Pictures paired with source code
————

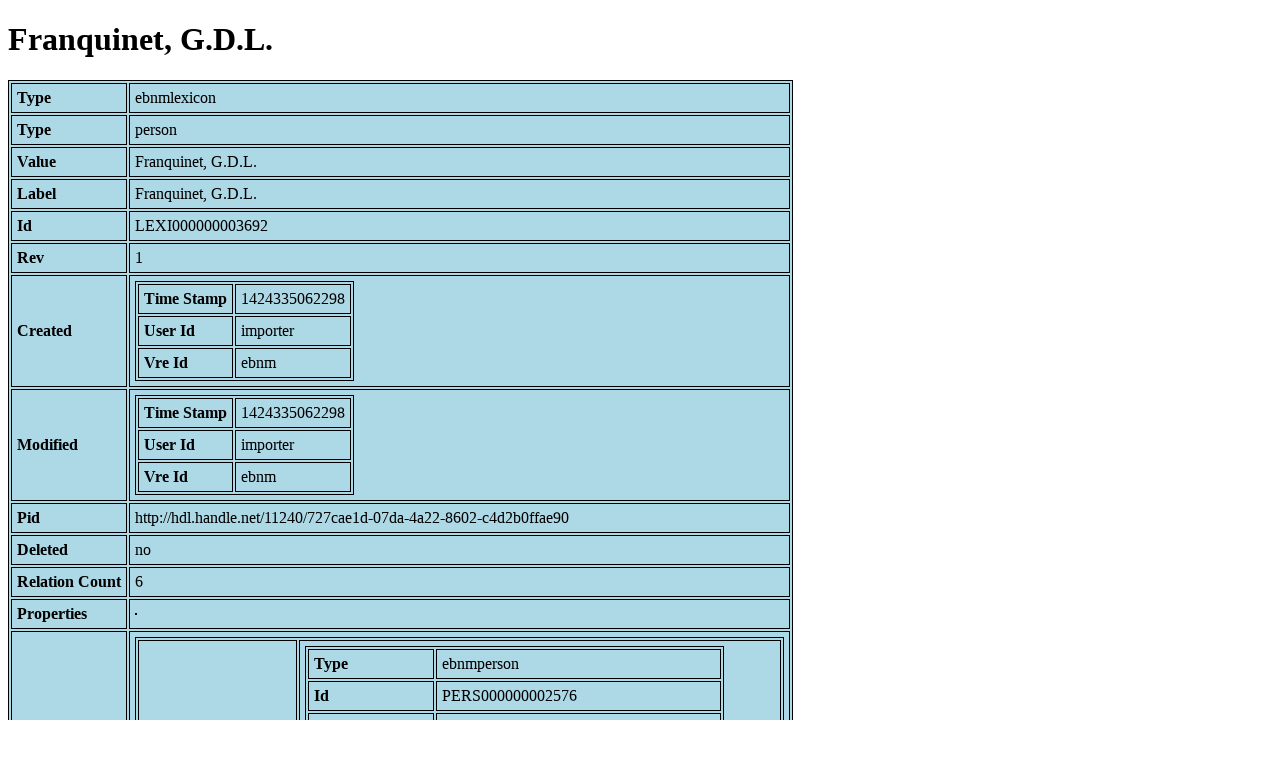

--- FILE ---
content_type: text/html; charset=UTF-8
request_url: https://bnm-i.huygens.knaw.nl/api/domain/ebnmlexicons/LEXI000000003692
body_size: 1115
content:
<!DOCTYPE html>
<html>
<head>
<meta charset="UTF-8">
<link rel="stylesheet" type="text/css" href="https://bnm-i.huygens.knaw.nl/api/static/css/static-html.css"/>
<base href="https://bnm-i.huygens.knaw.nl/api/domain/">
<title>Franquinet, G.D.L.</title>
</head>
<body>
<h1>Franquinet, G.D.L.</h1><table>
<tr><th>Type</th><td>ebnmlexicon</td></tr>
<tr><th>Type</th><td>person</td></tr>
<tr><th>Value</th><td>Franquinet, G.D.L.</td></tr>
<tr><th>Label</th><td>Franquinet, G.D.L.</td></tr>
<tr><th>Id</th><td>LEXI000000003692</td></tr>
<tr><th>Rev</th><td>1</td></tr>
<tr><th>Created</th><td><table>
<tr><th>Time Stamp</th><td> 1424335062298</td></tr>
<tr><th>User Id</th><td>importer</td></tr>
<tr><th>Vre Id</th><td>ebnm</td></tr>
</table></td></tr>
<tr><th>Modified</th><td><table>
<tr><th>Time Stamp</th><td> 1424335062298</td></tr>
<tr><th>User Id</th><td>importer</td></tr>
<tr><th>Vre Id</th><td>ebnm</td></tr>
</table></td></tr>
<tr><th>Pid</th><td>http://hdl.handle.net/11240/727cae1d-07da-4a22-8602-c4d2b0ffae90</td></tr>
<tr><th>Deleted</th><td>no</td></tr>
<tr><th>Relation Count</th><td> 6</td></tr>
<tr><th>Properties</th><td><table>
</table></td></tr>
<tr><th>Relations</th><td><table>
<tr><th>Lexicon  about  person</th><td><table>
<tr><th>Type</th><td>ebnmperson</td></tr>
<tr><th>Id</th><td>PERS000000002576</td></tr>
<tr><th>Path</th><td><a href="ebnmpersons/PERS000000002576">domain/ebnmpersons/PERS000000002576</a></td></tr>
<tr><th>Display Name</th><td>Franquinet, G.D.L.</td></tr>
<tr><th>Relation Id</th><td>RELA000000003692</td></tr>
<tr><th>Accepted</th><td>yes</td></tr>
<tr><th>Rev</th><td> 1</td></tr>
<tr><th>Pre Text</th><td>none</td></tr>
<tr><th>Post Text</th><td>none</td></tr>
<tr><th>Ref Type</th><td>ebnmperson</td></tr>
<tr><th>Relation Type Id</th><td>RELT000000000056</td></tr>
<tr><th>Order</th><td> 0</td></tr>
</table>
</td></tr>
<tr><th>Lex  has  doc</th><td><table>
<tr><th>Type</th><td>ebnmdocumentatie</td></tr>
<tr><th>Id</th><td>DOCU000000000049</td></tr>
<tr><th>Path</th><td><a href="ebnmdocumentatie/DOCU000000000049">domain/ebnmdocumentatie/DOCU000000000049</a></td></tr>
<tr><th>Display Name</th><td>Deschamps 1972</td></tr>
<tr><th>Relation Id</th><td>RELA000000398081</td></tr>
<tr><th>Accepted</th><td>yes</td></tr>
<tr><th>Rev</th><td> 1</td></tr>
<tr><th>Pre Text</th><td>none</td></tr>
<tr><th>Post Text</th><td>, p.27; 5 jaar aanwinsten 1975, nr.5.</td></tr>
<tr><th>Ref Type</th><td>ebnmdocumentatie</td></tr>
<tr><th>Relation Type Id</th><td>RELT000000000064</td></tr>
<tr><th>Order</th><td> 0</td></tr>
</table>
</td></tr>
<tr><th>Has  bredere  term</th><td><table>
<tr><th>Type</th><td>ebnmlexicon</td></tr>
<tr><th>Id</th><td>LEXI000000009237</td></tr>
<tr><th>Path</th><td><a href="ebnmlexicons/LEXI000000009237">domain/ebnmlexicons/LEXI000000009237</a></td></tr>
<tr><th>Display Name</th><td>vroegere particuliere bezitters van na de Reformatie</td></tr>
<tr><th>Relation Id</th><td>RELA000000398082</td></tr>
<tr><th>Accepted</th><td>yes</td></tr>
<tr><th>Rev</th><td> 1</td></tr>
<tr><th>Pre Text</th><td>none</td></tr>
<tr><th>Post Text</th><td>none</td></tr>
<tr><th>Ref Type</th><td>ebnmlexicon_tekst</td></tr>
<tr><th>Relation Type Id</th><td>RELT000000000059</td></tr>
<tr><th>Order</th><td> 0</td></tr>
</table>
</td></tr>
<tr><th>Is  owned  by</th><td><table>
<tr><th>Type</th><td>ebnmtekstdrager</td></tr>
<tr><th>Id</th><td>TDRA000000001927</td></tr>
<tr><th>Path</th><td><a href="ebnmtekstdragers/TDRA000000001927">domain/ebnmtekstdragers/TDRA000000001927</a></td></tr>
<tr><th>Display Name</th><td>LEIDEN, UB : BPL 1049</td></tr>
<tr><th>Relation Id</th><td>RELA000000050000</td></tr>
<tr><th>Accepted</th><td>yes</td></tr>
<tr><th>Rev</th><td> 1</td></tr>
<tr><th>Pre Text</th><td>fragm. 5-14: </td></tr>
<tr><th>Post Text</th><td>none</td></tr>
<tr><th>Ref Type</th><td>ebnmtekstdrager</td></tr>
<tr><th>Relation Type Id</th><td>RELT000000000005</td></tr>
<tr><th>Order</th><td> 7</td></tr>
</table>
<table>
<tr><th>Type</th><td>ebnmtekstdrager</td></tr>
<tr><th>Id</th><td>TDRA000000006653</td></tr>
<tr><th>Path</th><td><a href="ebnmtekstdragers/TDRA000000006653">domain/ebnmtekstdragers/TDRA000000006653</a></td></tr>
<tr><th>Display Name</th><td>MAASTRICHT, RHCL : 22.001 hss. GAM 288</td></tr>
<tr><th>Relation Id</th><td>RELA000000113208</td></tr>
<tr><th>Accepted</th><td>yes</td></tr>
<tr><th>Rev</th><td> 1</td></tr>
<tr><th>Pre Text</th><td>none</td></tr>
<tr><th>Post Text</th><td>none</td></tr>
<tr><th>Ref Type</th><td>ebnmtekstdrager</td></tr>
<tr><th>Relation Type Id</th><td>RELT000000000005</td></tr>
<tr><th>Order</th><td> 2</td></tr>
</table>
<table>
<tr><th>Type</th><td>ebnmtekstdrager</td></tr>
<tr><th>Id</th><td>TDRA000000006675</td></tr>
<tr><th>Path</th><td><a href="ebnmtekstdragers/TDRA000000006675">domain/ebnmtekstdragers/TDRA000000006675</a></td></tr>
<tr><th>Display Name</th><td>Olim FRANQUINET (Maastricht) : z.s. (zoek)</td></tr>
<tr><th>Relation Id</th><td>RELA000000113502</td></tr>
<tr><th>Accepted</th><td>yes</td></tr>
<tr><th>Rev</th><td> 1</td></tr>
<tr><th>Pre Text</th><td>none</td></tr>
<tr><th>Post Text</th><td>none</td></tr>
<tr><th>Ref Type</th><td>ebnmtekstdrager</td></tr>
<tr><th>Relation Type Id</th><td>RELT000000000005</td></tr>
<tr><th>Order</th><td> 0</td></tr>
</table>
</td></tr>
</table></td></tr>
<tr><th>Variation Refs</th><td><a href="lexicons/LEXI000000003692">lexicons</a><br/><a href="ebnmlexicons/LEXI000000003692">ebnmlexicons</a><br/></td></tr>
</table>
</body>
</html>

————

INSTRUCTIONS FOR THE TASK →
The answer must be one number: how many lines in the records above contain "Display".

YOUR SOLUTION →
6